- DVD cover art
- Directed by: James Eaves Johannes Roberts
- Written by: Johannes Roberts James Eaves
- Produced by: Miguel Ruz
- Starring: Lyndie Uphill Dominique Pinon Darren Day
- Cinematography: John Raggett
- Edited by: Peter Dobson
- Music by: Johannes Roberts
- Production company: Cat'N'Cage Productions
- Distributed by: Trinity Home Entertainment
- Release date: 4 October 2004;
- Running time: 85 minutes
- Country: United Kingdom
- Language: English

= Hellbreeder =

2004 film by James Eaves and Johannes Roberts

Hellbreeder is a 2004 British horror/mystery film directed by James Eaves and Johannes Roberts, and starring Lyndie Uphill. The films centres around a killer clown who returns from Hell and goes on a murderous rampage.

==Plot==
English police are baffled after a number of children are brutally murdered. Alice (Uphill) takes a profound interest in the murders as her own son, Daniel, was killed years ago and she is haunted by recurring nightmares. The event replays in her mind, as she remembers walking her son home late one night when they stop to rest on a park bench. They sit next to a clown, who gives Daniel a balloon. A man then rushes at them from the darkness and kills Daniel, injuring his mother. Alice clearly remembers the man's face. The same man has been spotted close to each of the murders in the current slayings. She confides this to Detective Weiss, the investigating officer.

Alice finds and confronts the man, and holds a gun to his head but can't bring herself to kill him. She instead takes him prisoner in an effort to hear his story. The man's name is Sam and informs Alice that he is hunting a creature from hell who kills children. Alice is unsure whether to believe him when she receives a call informing her that another child has been killed in front of witnesses, who report the murderer as being a clown. It is now that she comes to the realization that it wasn't Sam who killed her child but the clown and that her memory was wrong. She agrees to help Sam, who has been present at the murders not as a perpetrator but as the hunter of the monster, known as the Hellbreed.
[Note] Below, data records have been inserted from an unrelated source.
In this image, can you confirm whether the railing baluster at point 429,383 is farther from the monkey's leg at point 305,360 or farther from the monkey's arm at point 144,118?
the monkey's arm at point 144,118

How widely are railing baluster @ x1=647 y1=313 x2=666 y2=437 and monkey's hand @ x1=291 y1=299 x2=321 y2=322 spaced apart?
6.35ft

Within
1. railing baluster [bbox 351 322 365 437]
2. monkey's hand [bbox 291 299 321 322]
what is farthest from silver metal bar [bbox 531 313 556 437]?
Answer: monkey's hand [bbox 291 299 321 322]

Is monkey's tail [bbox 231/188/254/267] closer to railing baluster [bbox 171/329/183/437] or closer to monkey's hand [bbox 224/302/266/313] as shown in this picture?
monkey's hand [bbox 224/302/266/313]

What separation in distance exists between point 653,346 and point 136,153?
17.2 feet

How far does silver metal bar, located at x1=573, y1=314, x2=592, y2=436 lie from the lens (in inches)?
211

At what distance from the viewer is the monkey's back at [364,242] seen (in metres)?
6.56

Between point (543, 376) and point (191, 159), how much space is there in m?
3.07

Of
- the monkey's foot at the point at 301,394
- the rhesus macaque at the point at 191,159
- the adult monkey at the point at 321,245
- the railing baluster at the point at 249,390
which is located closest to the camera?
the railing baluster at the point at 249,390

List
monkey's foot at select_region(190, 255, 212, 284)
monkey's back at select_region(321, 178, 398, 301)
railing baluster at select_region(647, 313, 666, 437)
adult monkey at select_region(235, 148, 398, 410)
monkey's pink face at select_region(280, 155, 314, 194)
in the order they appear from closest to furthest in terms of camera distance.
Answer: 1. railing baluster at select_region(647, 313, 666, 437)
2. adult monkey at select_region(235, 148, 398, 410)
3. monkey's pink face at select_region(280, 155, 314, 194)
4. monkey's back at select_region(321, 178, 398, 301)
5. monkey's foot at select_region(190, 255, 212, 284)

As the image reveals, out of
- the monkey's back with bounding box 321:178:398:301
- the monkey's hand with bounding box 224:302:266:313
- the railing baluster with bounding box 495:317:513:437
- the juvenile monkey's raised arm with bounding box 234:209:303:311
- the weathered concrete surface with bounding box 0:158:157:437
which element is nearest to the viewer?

Meanwhile, Detective Weiss has pulled up Alice's files and it is revealed that she has been committed to a mental institution in 1989. She escaped in 1995 and is still wanted by the authorities. Alice is handcuffed and taken to the institute. Outside they encounter the Hellbreed who kills Detective Weiss but leaves Alice unharmed and backs away. Sam arrives and kills the Hellbreed.
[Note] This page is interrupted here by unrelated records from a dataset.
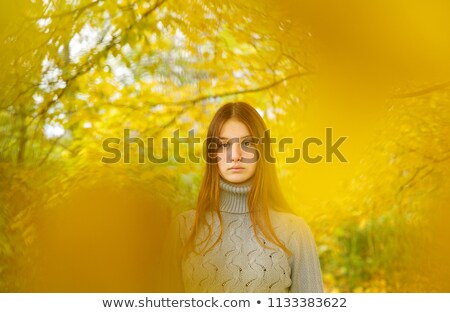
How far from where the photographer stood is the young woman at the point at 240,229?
2.08 m

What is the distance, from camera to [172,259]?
7.16 ft

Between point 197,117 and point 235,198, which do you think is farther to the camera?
point 197,117

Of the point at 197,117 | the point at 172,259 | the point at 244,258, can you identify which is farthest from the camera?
the point at 197,117

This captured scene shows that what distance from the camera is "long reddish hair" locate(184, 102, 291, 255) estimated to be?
2117 millimetres

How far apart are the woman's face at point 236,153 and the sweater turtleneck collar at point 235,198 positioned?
1.0 inches

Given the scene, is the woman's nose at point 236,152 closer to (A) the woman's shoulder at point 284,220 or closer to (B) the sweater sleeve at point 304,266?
(A) the woman's shoulder at point 284,220

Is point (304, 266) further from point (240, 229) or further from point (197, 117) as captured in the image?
point (197, 117)

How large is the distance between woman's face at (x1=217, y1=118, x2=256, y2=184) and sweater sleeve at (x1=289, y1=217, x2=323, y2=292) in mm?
310

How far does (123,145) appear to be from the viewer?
8.54ft

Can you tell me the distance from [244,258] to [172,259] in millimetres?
302

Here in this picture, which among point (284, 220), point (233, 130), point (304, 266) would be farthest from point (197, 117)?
point (304, 266)

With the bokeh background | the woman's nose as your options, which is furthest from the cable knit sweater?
the bokeh background

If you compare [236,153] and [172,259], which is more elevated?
[236,153]
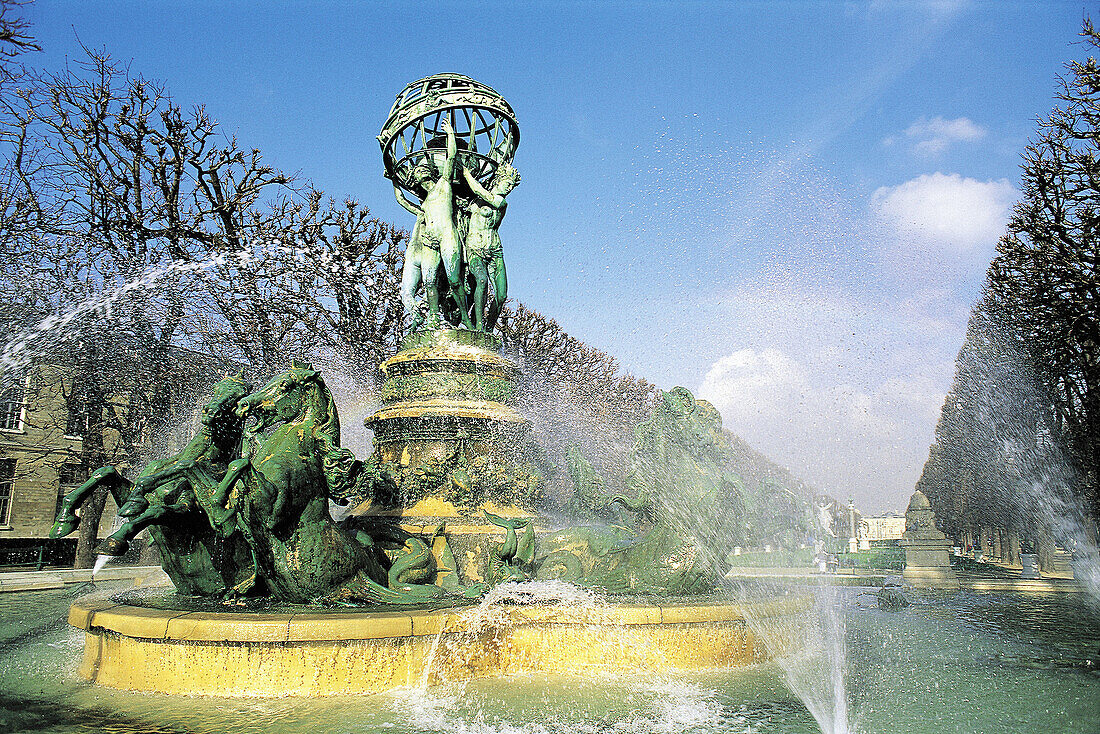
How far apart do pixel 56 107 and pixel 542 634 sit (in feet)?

The film is interspersed with footage of Alice being interviewed, supposedly back at the institution after the events occurred. In this way she acts as a narrator. It is seen at that Alice has not obtained peace and breaks down in front of the camera before the image fades to black.

==Cast==
- Lyndie Uphill as Alice, an escaped mental patient who is haunted by the murder of her son Daniel, for which her family blamed her. After hearing of a new wave of child slayings she is compelled to investigate.
- Dominique Pinon as Detective Weiss, an alcoholic police officer who is investigating the current murders.
- Darren Day as Sam, the man that Alice remembers as killing Daniel. He seems to be mysteriously close by during each of the murders.

==Release==
Hellbreeder was released on DVD by MTI Home Video on 16 March 2004. Later that same year, it was released by Mosaic, and Trinity Home Entertainment on 4 and 19 October respectively. It was released for the first time on Blu-ray by Allegro Corporation on 1 February 2011. Allegro also released the film on DVD that same day.

==Reception==
Matt Ferraz from HorrorNews.net noted that the film was essentially a rip-off of Stephen King's It, criticizing the film's overuse of surreal atmosphere and voice-overs, storytelling, repetitive dialogue, and lack of charisma from its lead actress. However, Ferraz concluded his review by writing, "looking from another point of view, the chaotic script and editing does make the movie look like a nightmare, what can be a good thing if you are more interested in atmosphere than in storytelling. That is not to say that the movie is scary, but there sure is a uncomfortable and distressing feel to it, something that is more than welcome in the genre."